Les tenants de l’ordre ancien ne trouvèrent guère à leur opposer d’arguments admissibles, ni “politiquement corrects”, pour le coup. Mais le sens du mot musique en fut complètement transformé (au profit de plus de réalisme, peut-être ; en vertu en tout cas d’une sorte de realpolitik culturelle, qui fait la part des choses en sacrifiant les mots).
Les nouveaux venus dans la cité de la musique ne se sont pas gênés pour y prendre leurs aises, et pour plier à leur usage les termes du vocabulaire ancien. Même les boys bands du temps qu’ils prospéraient ont donné des concerts, mot qui de la salle Pleyel a gagné le Zénith et la place publique. France Gall, Nicoletta ou Sting donnent des récitals, comme Sviatoslav Richter. Quant aux compositeurs ils peuvent très bien avoir pour ambition principale de l’emporter, un jour, au festival européen de la Chanson.
Il faut rendre cette justice aux deux chaînes culturelles de la radio de service public, en France, qu’elles ont accompagné sans rechigner cette évolution sémantique, culturelle et sociologique, et même avec un zèle enthousiaste. Le grand nettoyage de fin de millénaire a vu les musiques populaires s’emparer de tout l’espace laissé libre par la parole, sur France Culture, et recevoir ainsi leur consécration, en somme, en tant que musiques officielles de la culture, ou de ce qu’il en reste. Quant à France ex-“Musique”, les trois-quarts du temps, si l’on ouvre le poste au hasard, c’est pour y tomber sur des comédies musicales, de l’opérette, des musiques de film, de la techno ou de la chansonette, poldave, chinoise ou berrichonne ; ou sur les finaudes plaisanteries d’animateurs assortis, qui trouvent d’assez mauvais goût les transcriptions de Schubert au synthétiseur, certes, mais les font entendre tout de même, jour après jour, parce que le mauvais goût ils adorent*.

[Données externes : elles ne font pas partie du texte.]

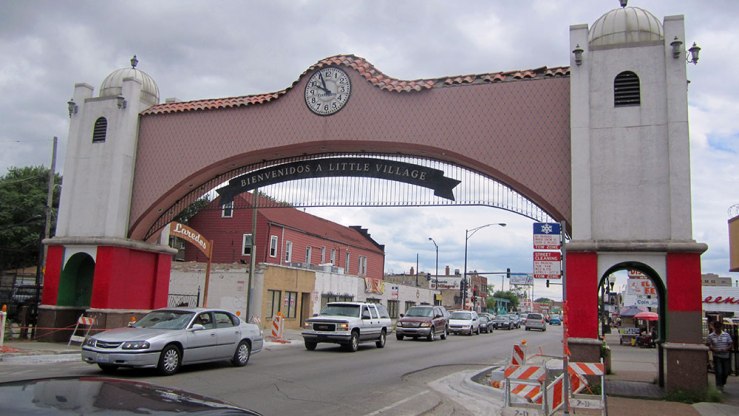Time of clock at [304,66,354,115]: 9:56
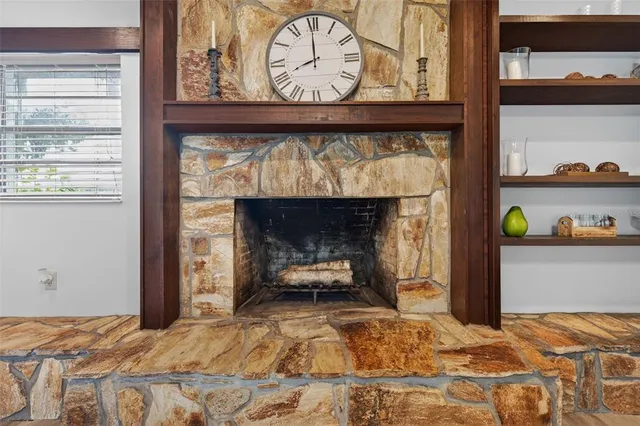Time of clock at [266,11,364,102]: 7:59
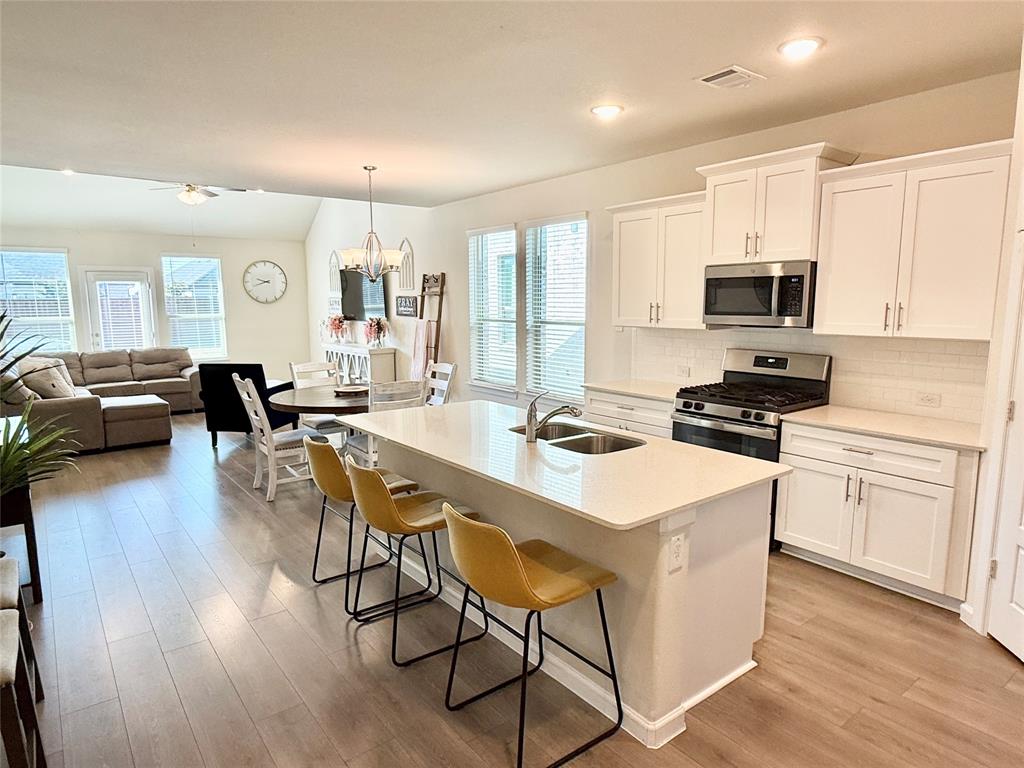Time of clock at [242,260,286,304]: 9:42
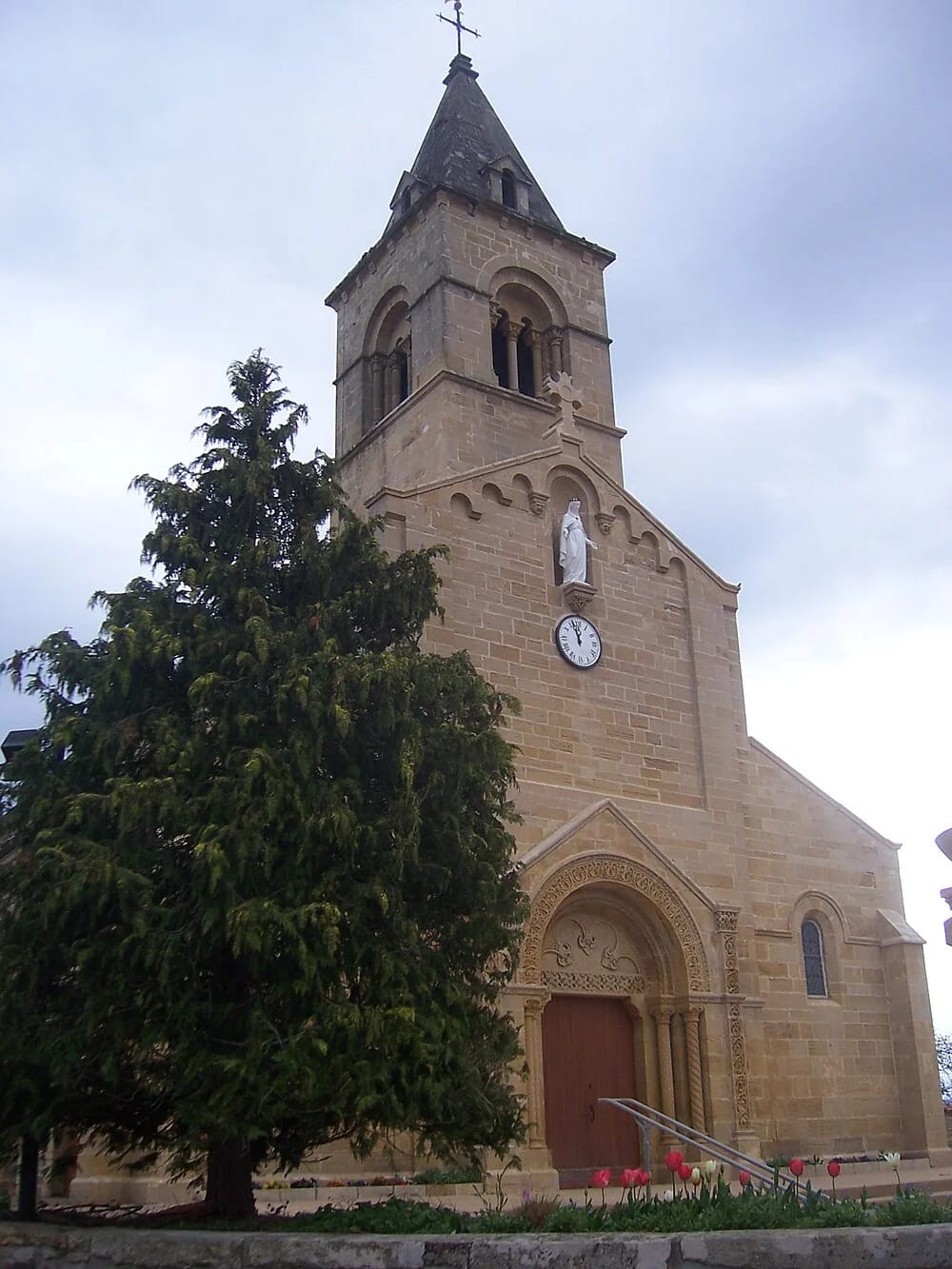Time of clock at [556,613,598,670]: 11:56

Nous sommes bien obligés de l’adorer aussi, ou bien de prendre le maquis. [1999]
*
C’est au fond un bel hommage à la place centrale de la musique dans la culture et la civilisation occidentales que le mot musique se soit trouvé à l’épicentre du changement de langue (à l’intérieur du français), ou, pour le dire en des termes plus mesurés, du changement de référence culturelle, et sociale, au sein de notre idiome national. Bien entendu les musiques populaires, les musiques de rues, les musiques de danse, les musiques de fête, les musiques de pur divertissement, le cabaret, le music-hall, la chanson, la chanson française, la chansonnette, ont toujours fait partie de la musique, et nul n’a jamais songé, sinon à des fins très polémiques dont l’intérêt n’est pas évident, à dire d’eux que ce n’était pas de la musique. Tout juste a-t-on prétendu peut-être que ce n’était pas la musique, que la musique ne se limitait pas à cela, que ce n’était pas là son essence. Et, de fait, ces musiques-là n’étaient pas du tout ce que la langue cultivée avait en tête quand elle parlait de la musique. Ces musiques-là n’étaient nullement exclues, elles étaient bien de la musique, mais elles n’étaient pas la musique, elles n’étaient pas au premier chef ce que désignait le mot quand il était employé seul, sans précision, par le français en usage entre les personnes d’une certaine classe sociale et culturelle (d’une certaine classe sociale et d’une certaine classe, ou d’un certain niveau, culturels — lesquels ne coïncidaient pas exactement, bien loin de là, mais se chevauchaient tout de même assez largement). C’est peut-être cela qui a changé — oui, certainement : non pas la langue mais la classe, la classe de référence, celle qui faisait autorité en matière de langage. On est passé de la langue bourgeoise à la langue petit-bourgeoise, de la langue cultivée à la langue culturelle, de l’idiome des héritiers à celui des inhéritiers, ou des déshérités (dans les deux sens du mot) ; et nulle part le renversement n’est plus net, ni le basculement plus spectaculaire, que sur le mot musique (d’où son prodigieux intérêt).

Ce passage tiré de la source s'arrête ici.